■ **WHAT IS BEING ASKED**
Continue the article on bringing KVM to Android, starting after its last sentence.

# Start of SOURCE

KVM for Android
A Google project aims to bring the Linux kernel virtualization mechanism, KVM, to Android systems. Will Deacon leads that effort and he (virtually) came to KVM Forum to discuss the project, its goals, and some of the challenges it has faced. Unlike some Android projects of the past, though, "protected KVM" is being worked on in the open, with code going upstream along the way.
Deacon is one of the maintainers of the arm64 architecture for the kernel, as well as a maintainer and contributor in various other parts of the kernel, including concurrency, locking, atomic operations, and tools for the kernel memory model. He has worked in the kernel for a long time, but not really on KVM; the closest he had come to that is maintaining the Arm IOMMU drivers. He started working on the Android Systems team at Google in 2019 "and found myself leading the protected KVM project", which is the KVM on Android effort.
The project is the top contributor to KVM for arm64 for the 5.9 and 5.10 kernels; KVM seems to be a "hot topic" right now, he said, and not just for arm64, but for other architectures as well. All of the project's work is being upstreamed as it goes, so what he was presenting was "very much a work in progress". He wants to avoid the trap of doing a bunch of work out of tree and then "throwing it over the wall", which does not lead to good solutions that are embraced by the community.
Android background
The latest development for the overall Android system is the generic kernel image (GKI), which is meant to reduce Android kernel fragmentation. Traditionally, each handset had its own kernel version, which simply does not scale. That leads to fragmentation, which in turn leads to the inability to update some systems because of the difficulties and expenses associated with updating multiple kernel versions, one for each different device. It can also make it impossible to update the Android release on certain devices because their kernel is too old to have a feature needed by the more recent Android release.
One other problem that stems from this fragmentation does not get enough attention, he said: it is also bad for the upstream kernel. The idea behind the mainline kernel is to have the right subsystems and abstractions to be able to support a wide variety of hardware, but that cannot be done unless the developers have visibility into all of the different problems and solutions for all of the disparate hardware. Because the code is all "squirreled away in all these different kernels, it's very hard to see the wood for the trees"; that means the kernel developers cannot come up with an abstraction that will work for everyone.
GKI is meant to solve that problem by "rallying around" a given kernel version that is tied to a particular Android release. A limited subset of the module ABI will be maintained as a stable interface for that kernel. Vendors can then create driver modules that will continue to work as the kernel gets long-term support (LTS) and security updates.
With a grin, Deacon said that he could hear audience members strongly suggesting ("screaming") that the Android systems team not maintain the ABI as the kernel evolves. He acknowledged the problems with that, but noted that the team has identified a strict subset of the symbols in the ABI that it will continue to maintain—only for a single kernel version and Android release pair.
Android virtualization today
The hypervisor situation on Android is chaotic. "If you think fragmentation on the kernel side is bad, this is much, much worse." At least all of the Android devices are running some version of Linux, but in terms of hypervisors, "it's the wild west of fragmentation". Some devices do not have a hypervisor at all, which simplifies the picture, but many do, and they are used for several different things.

# End of SOURCE
# Start of SUPPLIED MATERIAL

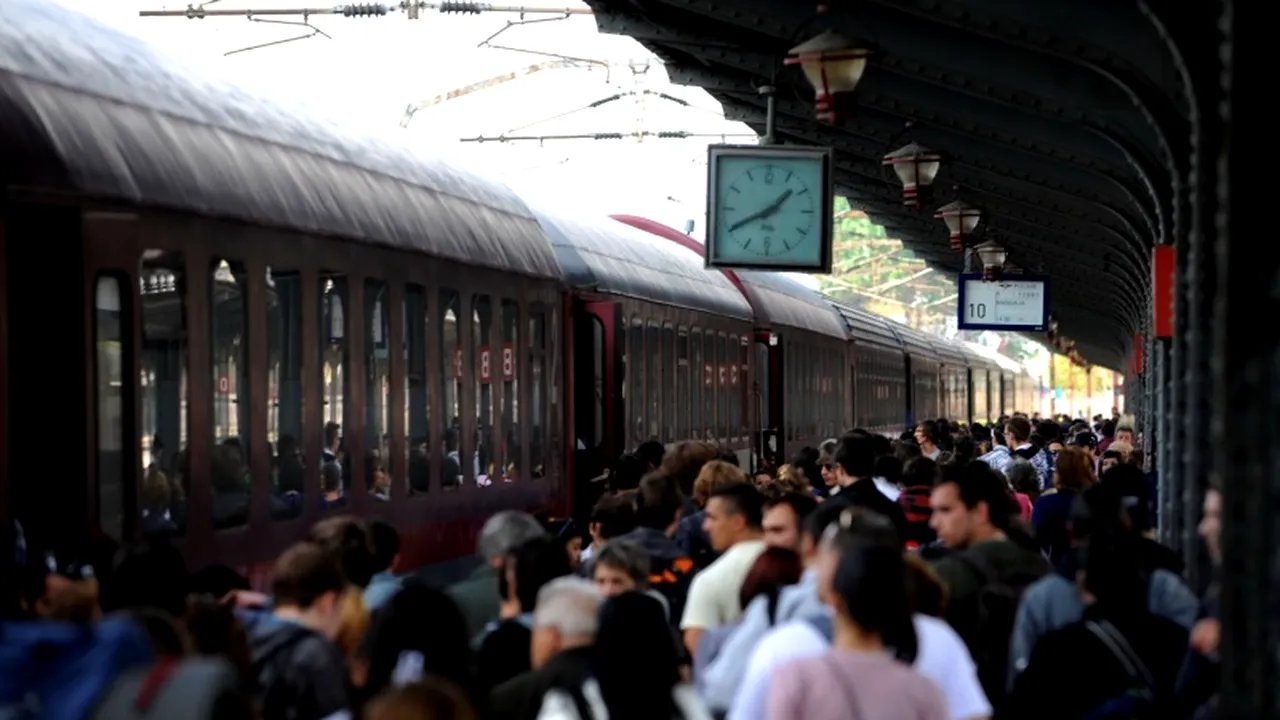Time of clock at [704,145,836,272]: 1:40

# End of SUPPLIED MATERIAL

■ **RESPONSE BELOW**
The first main use is for security enhancements that are meant to protect
the kernel but are sometimes problematic in their own right. He pointed to
Jann Horn's Project
Zero blog post that notes: "Mitigations are attack surface,
too
". It shows how attacks can be made against some of these
security enhancements. It is important to remember that the hypervisor is
running with elevated privileges, so bugs there can mean that these
supposed protections are not really protecting the system.
Another hypervisor use in Android today is for coarse-grained memory partitioning that looks something like an IOMMU but actually is not. It is used at boot time to carve up the physical memory into regions that can be handed off to various devices for DMA and other uses. He understands why that is needed, but there is a lot more that could be done with a hypervisor after boot time, so this type of use is kind of a waste, he said.
The final reason that hypervisors are used in Android today is his least favorite: running code outside of Android itself. Armv8 has multiple privilege levels, called exception levels, going from the most privileged, firmware (EL3), through the hypervisor (EL2) and operating system (EL1) levels, to the least privileged user (EL0) level. The hypervisor exception level is not the firmware level, so device makers do not have to worry about bricking devices when updating code there, and it is not the operating system level, so code running there does not need to integrate with anything else. That means EL2 has become something of a "playground"; code that doesn't seem to fit anywhere else gets stuck there, which is bad because EL2 has lots more privileges than are probably needed.
In most cases, there are not even any virtual machines (VMs), so these hypervisors are not providing the usual services. His conclusion is that both security and functionality are losing out because of that. Security is hampered because there is an increased trusted computing base (TCB) and it is more difficult to update the devices because of the fragmentation at that level. And functionality is lacking because there is no access to the hardware virtualization features from within Android.
He then described the Armv8 "exception model", showing how the various levels of software are built up from most to least privileged, but also how Arm has long had a parallel "trusted" side where applications can be run on a trusted OS and hypervisor. The definition of "trusted" is just a "bit on the bus" that allows more access to physical memory. It is important to note that code on the trusted side can access all of the memory, while code on the untrusted side is unable to access trusted-only memory.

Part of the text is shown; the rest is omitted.